Use this endpoint to list available providers and the pricing you will pay when selecting one.
GET /api/models/:canonicalId/providers
Provider rows may also include distillationPolicy, which indicates whether that specific hosted provider route is allowed for output-based model training or distillation under NanoGPT’s recorded provider-terms and model-license rules. See Distillation Policy. This endpoint is not under /api/v1. If your base URL is https://nano-gpt.com/api/v1, do not append this path to that base URL. Use:
GET https://nano-gpt.com/api/models/moonshotai%2Fkimi-k2.6/providers
If the model ID contains /, URL-encode the slash when placing it in the path:
GET https://nano-gpt.com/api/models/moonshotai%2Fkimi-k2.6/providers
Do not use the unencoded form, because the slash is treated as a path separator:
GET https://nano-gpt.com/api/models/moonshotai/kimi-k2.6/providers
Here :canonicalId means the model ID or one of its supported aliases. For Kimi K2.6, both moonshotai/kimi-k2.6 and moonshotai/kimi-k2.6 work.
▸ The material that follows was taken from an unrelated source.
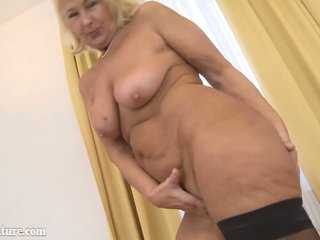 Chubby mature porn movies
Example response:
{
  "canonicalId": "moonshotai/kimi-k2.6",
  "displayName": "Kimi K2.6",
  "supportsProviderSelection": true,
  "defaultPrice": {
    "inputPer1kTokens": 0.0005,
    "outputPer1kTokens": 0.0026
  },
  "providers": [
    {
      "provider": "moonshot",
      "available": true
    },
    {
      "provider": "novita",
      "available": true,
      "distillationPolicy": {
        "status": "allowed",
        "label": "License permits distillation",
        "basis": "permissive-open-weights",
        "sourceUrl": "https://example.com/license-or-terms",
        "note": "Provider terms do not record an output-training restriction, and the model-level policy allows distillation."
      }
    },
    {
      "provider": "cloudflare",
      "available": true
    },
    {
      "provider": "baseten",
      "available": true
    }
  ]
}
Notes:
  • defaultPrice is used when you do not select a provider.
  • If providers[].pricing is present, it is what you pay when you select that provider (includes the markup).
  • Use the exact value from providers[].provider in the X-Provider header.
  • Provider-specific distillationPolicy can differ from the model-level policy. Explicit provider restrictions override model-level allowances.
  • If a model is unsupported, the response includes supportsProviderSelection: false.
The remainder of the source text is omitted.